What wonderful. god-like powers the writer possesses! How amazing is it to be able, when some plot point becomes necessary to the continuation of the story, to be able to put it in place and then reach back down the time line of your work and insert the words and sentences that will make that plot point fit seemlessly into the suspended disbelief of the future readers.
The painter will need to paint over existing brush work to add some item or structure to support the new idea, and the sketcher will perhaps combine the eraser with overdrawing - but the underlying original marks are still there for the sharp-eyed.
The writer can miraculously delete, cut and paste, copy and paste, and insert, at will. If she is careful, those future readers will never detect even the faintest clue that the author was at any time less than omniscient. As a child, I took from the instructions of my teachers the idea that somehow the words flowing onto the page had to be the words that would be there for the reader.
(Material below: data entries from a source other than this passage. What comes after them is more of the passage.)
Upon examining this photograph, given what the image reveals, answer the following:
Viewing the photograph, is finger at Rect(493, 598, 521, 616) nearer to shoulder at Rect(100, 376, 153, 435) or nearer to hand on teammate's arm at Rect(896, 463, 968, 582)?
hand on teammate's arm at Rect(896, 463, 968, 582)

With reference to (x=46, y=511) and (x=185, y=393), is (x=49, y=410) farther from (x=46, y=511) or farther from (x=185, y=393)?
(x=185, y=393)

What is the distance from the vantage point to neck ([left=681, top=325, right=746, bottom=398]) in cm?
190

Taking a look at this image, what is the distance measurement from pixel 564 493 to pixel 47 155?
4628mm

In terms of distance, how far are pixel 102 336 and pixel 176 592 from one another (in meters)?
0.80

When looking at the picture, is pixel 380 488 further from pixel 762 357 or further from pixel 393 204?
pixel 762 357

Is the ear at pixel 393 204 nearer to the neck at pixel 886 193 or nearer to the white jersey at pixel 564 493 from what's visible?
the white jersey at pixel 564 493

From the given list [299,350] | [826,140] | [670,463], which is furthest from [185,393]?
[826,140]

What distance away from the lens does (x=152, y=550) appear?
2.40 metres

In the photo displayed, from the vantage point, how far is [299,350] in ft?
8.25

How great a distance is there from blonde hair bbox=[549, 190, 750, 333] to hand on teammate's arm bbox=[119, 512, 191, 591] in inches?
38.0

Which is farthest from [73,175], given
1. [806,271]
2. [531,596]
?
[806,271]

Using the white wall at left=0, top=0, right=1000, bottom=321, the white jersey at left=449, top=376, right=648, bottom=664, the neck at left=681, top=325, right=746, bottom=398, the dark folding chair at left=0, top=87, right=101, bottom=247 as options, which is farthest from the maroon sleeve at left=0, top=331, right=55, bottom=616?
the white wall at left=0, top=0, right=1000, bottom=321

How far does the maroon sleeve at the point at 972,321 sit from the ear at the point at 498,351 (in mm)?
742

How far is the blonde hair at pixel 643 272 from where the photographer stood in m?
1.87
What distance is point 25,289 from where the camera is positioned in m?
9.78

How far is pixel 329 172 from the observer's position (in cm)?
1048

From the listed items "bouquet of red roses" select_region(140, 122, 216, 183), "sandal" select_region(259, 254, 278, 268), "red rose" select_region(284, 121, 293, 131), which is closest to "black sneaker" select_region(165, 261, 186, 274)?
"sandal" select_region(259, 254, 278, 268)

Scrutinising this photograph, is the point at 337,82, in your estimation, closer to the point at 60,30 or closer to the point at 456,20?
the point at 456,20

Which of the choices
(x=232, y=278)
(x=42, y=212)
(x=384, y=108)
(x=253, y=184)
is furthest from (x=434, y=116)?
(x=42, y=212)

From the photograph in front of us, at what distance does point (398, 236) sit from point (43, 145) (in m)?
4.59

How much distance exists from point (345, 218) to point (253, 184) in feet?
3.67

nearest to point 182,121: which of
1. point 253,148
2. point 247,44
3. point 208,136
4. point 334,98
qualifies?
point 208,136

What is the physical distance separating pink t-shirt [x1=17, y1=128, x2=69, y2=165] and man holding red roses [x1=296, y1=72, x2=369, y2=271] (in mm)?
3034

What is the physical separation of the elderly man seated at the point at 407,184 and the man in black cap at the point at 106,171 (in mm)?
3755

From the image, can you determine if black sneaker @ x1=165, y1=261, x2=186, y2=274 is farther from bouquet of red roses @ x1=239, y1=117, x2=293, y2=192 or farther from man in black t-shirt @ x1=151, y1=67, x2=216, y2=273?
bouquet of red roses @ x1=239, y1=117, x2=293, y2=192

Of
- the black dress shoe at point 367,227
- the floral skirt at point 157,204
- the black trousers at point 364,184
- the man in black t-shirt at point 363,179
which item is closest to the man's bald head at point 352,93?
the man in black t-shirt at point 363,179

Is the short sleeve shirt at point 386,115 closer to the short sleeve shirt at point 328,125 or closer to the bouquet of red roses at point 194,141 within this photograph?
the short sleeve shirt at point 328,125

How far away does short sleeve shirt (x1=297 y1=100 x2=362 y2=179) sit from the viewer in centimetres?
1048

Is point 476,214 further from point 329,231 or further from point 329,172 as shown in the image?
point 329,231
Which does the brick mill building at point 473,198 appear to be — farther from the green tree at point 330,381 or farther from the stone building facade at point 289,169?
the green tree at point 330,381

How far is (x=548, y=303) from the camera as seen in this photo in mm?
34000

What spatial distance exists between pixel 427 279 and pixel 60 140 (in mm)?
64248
It was some time before I understood that was not the case - that I could write what I pleased, and screw it up and use only a few words or sentences from that page to start anew on a clean sheet.
Now I revel in that power - my pen can charge along a line of narrative or conversation as it flows from brain to nerves to fingers to ink, never pausing until it is done. I can worry about the fine detail, the justifications, the cause and effect, the wit and humour, the pathos and tears, and the believability, later - because I have The Power to Amend, Insert, or Erase, and I'm not afraid to use it.